● Exercise passage:
%%

The Holy Father to the bishops of Venezuela – “You speak with the voice of the Pope”

Following the private meeting between Pope Francis and the leaders of the Venezuelan bishops’ conference in Rome, ACN was able to interview one of its representatives, Bishop Moronta.

“It was a visit marked by great urgency, in view of the situation of crisis in the country”

“It is impossible to build peace by means of ‘quietism’, by sitting by with arms folded. Our job is to work for reconciliation”

To be able to speak to the Pope face to face, to be able to look in into his eyes and describe to him the daily reality of the Venezuelan crisis – this was the principal reason for the journey to Rome by representatives of the Venezuelan bishops’ conference, who were granted a private audience with Pope Francis on 8 June this year. “It was decided with very little advance warning, given the urgent nature of the visit”, said Bishop Mario Moronta of San Cristóbal diocese, who was a member of the delegation from the national bishops’ conference. “As we were about to buy the plane tickets for Italy we were still not sure whether the Pope would be able to meet us”, he explained. “On both sides we had to change our schedules, but the Pope at all times displayed the greatest availability and interest”, he added in an interview given to representatives of the international Catholic pastoral charity Aid to the Church in Need (ACN) during a visit to its headquarters in Königstein, Germany. “Initially we were given an interview at 10.30 a.m., but later they extended this in order to give us more time and be able to speak calmly. In the end we spent 50 minutes together, whereas the normal length of an audiences is 20 minutes or so. The Holy Father wanted to hear from us and for us to hear from him.”

%%

● What to do:
Please say whether each statement agrees with the article on the Venezuelan bishops' audience with Pope Francis, giving yes or no and quoting the words of the article that settle it.
1. The bishops met the Pope on 8 June.
2. The meeting ran the usual length of about 20 minutes.
3. Bishop Moronta gave the interview during a visit to the headquarters of Aid to the Church in Need in Königstein, Germany.
The listing that comes next isn't needed for anything here.

● Input data:
%%

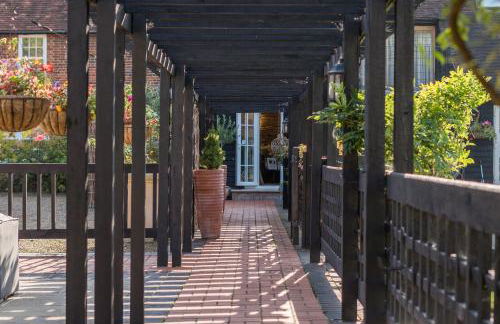 Weston Cottage 4 - Foto 14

%%

● Solution to the exercise:
1. Yes: "who were granted a private audience with Pope Francis on 8 June this year"
2. No: "In the end we spent 50 minutes together"
3. Yes: "during a visit to its headquarters in Königstein, Germany"